# [EXERCISE REQUIREMENTS]
All lines containing the string "jacket" must be copied from the entries.

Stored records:
==================================================

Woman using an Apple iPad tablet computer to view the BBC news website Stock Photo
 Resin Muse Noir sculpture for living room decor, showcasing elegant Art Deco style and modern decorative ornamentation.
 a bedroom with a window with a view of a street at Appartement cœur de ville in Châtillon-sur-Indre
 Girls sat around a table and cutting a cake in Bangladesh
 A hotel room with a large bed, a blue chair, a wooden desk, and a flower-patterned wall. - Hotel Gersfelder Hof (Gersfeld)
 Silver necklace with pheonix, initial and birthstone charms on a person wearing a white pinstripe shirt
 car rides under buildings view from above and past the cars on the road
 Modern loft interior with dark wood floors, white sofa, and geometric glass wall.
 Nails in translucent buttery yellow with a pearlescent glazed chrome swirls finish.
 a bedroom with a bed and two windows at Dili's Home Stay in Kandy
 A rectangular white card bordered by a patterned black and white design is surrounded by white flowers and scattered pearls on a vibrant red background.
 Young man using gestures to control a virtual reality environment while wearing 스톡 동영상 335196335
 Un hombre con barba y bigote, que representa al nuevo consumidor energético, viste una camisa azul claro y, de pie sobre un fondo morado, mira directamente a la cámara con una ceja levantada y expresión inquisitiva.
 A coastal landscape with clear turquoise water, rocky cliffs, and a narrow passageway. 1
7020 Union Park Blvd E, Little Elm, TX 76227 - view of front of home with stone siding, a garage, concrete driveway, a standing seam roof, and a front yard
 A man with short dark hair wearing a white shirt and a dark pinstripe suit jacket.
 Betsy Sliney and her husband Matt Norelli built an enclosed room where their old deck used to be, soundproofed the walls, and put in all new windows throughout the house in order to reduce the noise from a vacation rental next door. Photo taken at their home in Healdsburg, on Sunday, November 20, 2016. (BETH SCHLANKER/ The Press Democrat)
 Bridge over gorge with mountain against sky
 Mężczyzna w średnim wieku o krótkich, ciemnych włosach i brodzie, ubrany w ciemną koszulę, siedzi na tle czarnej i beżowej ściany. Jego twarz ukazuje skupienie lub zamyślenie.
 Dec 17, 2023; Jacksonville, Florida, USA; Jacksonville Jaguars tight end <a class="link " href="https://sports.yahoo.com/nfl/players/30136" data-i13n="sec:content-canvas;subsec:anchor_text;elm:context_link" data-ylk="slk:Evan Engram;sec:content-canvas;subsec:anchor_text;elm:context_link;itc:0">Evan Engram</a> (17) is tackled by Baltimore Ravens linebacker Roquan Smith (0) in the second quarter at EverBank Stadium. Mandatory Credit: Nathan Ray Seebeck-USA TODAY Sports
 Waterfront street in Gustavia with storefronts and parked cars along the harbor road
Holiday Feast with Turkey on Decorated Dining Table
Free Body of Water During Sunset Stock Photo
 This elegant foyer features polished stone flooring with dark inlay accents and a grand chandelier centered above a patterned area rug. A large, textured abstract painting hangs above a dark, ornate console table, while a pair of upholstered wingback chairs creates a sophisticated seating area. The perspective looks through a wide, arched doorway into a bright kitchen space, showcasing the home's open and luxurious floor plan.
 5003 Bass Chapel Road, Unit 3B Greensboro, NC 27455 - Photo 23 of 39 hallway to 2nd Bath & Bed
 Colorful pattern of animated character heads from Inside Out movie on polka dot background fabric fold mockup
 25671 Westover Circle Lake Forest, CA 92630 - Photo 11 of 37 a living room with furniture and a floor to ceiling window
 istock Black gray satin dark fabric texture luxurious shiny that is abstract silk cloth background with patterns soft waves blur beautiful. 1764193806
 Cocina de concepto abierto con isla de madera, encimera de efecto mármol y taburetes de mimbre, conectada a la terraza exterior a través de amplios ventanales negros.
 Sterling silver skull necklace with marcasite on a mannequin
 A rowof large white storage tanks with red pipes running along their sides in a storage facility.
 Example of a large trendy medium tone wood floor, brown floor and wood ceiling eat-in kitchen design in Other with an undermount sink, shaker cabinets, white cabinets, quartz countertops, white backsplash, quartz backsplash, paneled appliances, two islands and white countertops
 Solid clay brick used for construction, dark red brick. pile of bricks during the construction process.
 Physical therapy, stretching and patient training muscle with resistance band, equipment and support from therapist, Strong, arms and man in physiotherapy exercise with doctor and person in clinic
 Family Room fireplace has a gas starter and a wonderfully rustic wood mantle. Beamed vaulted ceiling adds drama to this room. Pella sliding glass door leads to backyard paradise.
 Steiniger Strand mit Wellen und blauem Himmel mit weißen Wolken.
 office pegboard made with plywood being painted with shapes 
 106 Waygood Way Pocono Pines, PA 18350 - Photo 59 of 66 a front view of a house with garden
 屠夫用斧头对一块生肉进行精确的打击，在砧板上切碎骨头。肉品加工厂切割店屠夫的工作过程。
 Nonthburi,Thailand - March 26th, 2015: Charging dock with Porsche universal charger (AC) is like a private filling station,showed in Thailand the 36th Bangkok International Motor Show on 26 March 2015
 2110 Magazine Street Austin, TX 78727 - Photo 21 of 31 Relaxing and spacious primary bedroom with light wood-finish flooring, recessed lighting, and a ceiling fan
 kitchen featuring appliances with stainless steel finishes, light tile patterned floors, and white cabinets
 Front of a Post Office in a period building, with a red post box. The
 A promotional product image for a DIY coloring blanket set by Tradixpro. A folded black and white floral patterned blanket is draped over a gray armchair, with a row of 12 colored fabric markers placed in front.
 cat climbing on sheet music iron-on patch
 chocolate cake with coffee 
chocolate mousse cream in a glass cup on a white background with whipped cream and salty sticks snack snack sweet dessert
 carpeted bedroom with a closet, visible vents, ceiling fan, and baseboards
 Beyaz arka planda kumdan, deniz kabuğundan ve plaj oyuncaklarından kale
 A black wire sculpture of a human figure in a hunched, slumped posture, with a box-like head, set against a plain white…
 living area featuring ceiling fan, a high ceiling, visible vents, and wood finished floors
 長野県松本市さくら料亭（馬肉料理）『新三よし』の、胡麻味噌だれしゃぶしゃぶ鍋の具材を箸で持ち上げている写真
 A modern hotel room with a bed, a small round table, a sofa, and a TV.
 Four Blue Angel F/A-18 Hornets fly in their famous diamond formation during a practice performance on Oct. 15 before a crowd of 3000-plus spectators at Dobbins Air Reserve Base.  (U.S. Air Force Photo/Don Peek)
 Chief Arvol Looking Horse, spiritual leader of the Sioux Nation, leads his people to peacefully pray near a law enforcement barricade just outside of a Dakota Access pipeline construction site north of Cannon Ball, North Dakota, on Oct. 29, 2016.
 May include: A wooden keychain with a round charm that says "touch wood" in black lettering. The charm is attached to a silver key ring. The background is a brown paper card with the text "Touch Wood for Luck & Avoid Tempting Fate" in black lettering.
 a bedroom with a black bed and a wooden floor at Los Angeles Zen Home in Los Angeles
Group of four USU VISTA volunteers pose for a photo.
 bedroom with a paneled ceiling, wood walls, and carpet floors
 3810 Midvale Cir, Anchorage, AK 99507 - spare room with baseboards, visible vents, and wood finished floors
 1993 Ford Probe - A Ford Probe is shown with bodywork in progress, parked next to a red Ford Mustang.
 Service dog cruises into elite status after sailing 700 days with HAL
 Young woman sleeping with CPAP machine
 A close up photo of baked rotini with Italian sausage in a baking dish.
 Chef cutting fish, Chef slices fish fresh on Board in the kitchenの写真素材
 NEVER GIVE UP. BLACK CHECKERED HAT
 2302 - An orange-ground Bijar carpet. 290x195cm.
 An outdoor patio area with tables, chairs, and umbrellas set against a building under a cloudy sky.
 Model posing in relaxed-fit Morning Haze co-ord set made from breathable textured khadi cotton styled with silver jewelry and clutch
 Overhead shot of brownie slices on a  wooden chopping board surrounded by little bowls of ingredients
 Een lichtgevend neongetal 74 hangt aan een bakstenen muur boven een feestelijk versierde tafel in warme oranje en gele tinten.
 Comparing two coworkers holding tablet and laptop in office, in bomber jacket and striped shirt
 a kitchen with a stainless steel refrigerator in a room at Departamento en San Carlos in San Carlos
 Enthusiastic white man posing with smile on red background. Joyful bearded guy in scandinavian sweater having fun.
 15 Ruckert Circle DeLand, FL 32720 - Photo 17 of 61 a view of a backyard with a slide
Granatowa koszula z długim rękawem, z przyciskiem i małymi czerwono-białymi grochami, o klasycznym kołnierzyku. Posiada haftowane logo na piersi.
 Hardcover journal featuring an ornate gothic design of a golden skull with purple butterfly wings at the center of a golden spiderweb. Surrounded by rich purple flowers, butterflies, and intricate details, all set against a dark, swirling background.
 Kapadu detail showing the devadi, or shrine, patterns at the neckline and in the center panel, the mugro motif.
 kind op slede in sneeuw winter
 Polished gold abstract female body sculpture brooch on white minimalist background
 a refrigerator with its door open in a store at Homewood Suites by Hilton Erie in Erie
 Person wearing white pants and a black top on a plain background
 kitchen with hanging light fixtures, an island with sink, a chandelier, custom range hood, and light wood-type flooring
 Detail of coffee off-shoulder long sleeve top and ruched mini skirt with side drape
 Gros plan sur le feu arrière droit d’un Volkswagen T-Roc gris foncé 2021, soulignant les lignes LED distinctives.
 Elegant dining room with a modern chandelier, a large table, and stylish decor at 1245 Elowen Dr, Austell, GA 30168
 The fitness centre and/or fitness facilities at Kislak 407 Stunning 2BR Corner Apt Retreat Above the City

==================================================

# [FINISHED EXERCISE]
 A man with short dark hair wearing a white shirt and a dark pinstripe suit jacket.
 Comparing two coworkers holding tablet and laptop in office, in bomber jacket and striped shirt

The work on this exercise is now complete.